→ **Kutipan Dokumen**:
......
"Masih ditemukannya sejumlah perusahaan produk konsumsi besar - dan sebuah perusahaan milik negara - mendapatkan minyak sawit dari perusahaan-perusahaan perkebunan yang dituduh mengingkari janji dan gagal memenuhi aturan plasma"
ebagian besar produk konsumsi yang berjajar di gerai supermarket dan minimarket tempat masyarakat berbelanja setiap hari, mengandung minyak sawit - mulai dari penganan ringan, es krim, coklat, sabun mandi, hingga kosmetik.
Hasil investigasi media ini menemukan seperti di pulau sumatera ada belasan perusahaan raksasa multinasional yang mendapatkan sawitnya dari perusahaan sawit yang dituduh telah mengeksploitasi lahan plasma.
Jadi dipresentasikan kesimpulan temuan ada 14 perusahaan konsumsi besar, enam di antaranya berkata akan mengambil langkah untuk mencari tahu apakah pemasok sawit mereka telah memenuhi kewajiban plasma.
Aroma wewangian menguar dari lorong sabun dan sampo di sebuah supermarket yang terletak di Jakarta Timur.
Di rak sebelah, adalah tempat berbagai produk kosmetik. Saat ditinjau pada akhir Maret lalu sedang ada promo menarik, beli satu dapat dua.
Sejengkal dari situ, berbagai penganan ringan, camilan, coklat, dan es krim aneka rasa dipajang dengan mengundang.
Sebagian besar produk yang berakhir masuk ke keranjang belanjaan ini punya satu persamaan: minyak sawit ada di daftar bahan bakunya.
Di Indonesia, minyak sawit konsumsi berasal dari perkebunan milik swasta, negara, maupun masyarakat banyak ditemukan. Termasuk di antaranya yang ditanam di atas lahan plasma, yang hasil panennya, sedianya dibagi bersama perusahaan dengan warga.
Namun banyak dari warga yang menjadi petani plasma mengatakan mereka tak pernah merasakan keuntungan dari sawit, selama bertahun-tahun bahkan puluhan tahun setelah menandatangani kontrak kerja sama dengan perusahaan.
Konsumen berhak tahu dari mana sawit dalam produk yang mereka beli berasal, kata YLKI.
Setidaknya 14 perusahaan penyedia produk konsumen multinasional mendapatkan minyak sawit dari produsen yang dituduh tidak memberikan plasma, atau keuntungan dari plasma, kepada masyarakat dalam delapan tahun terakhir.
Dari tanah Suku Anak Dalam
Ketika waktu panen tiba, buah sawit dari tanah yang diakui dahulu milik Suku Anak Dalam di Tebing Tinggi, Sumatra Selatan, diangkut PT PP London Sumatra Tbk (Lonsum) ke pabrik-pabrik pengolahan minyak.
Induk perusahaan PT Lonsum, Indofood Agri Resources, memiliki 250.000 hektare perkebunan sawit di seluruh Indonesia.
......
→ **Cuplikan Data**:
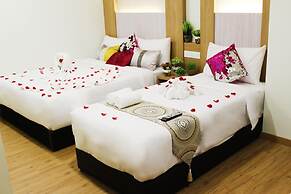 ECO Hotel at  Bukit Bintang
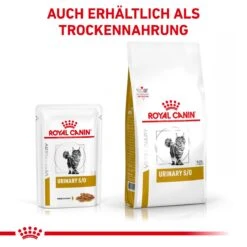 Royal Canin Urinary S/O Häppchen In Soße Frischebeutel 12 X 85 G Häppchen In Soße Frischebeutel Für Katzen -Hills Verkaufsgeschäft VdhaqIb1X7Tk 9003579010044 5211 7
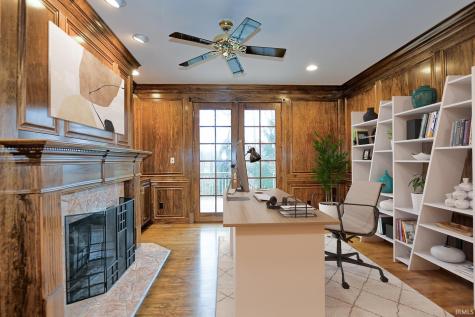 1101 Suwannee Drive Evansville IN 47725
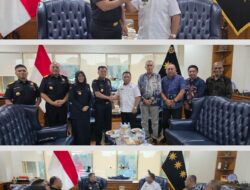 Koordinasi Pemerintah Daerah Halmahera Utara dengan Bea Cukai untuk Memperlancar Proses Ekspor Daerah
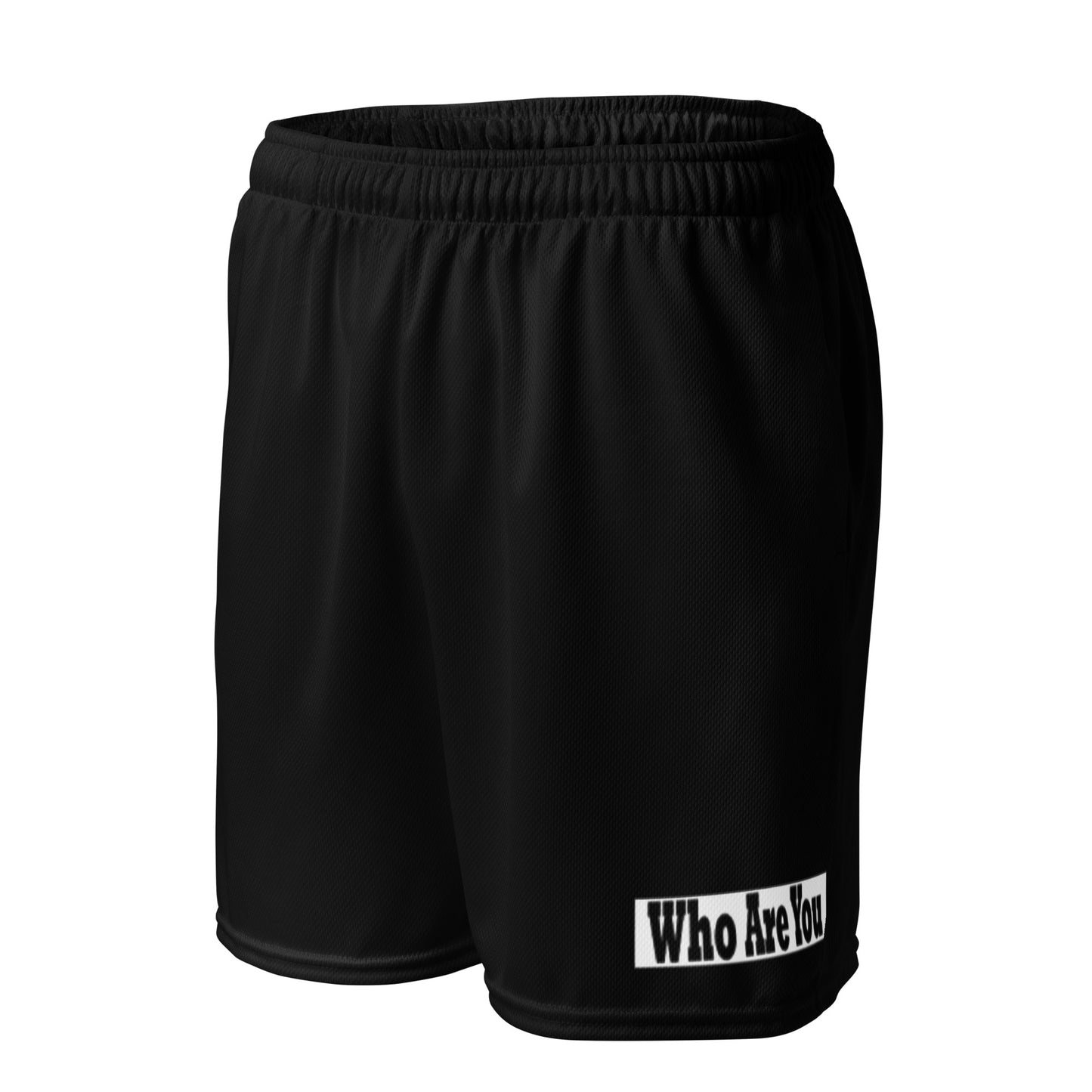 Essential Shorts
......
→ **Petunjuk Latihan**: Tuliskan ulang tanpa perubahan bagian kutipan dokumen dari "Jadi dipresentasikan kesimpulan" hingga "daftar bahan bakunya.". Data ini tidak memiliki kaitan dengan kutipan dokumen.

→ **Jawaban Latihan**:
Jadi dipresentasikan kesimpulan temuan ada 14 perusahaan konsumsi besar, enam di antaranya berkata akan mengambil langkah untuk mencari tahu apakah pemasok sawit mereka telah memenuhi kewajiban plasma.
Aroma wewangian menguar dari lorong sabun dan sampo di sebuah supermarket yang terletak di Jakarta Timur.
Di rak sebelah, adalah tempat berbagai produk kosmetik. Saat ditinjau pada akhir Maret lalu sedang ada promo menarik, beli satu dapat dua.
Sejengkal dari situ, berbagai penganan ringan, camilan, coklat, dan es krim aneka rasa dipajang dengan mengundang.
Sebagian besar produk yang berakhir masuk ke keranjang belanjaan ini punya satu persamaan: minyak sawit ada di daftar bahan bakunya.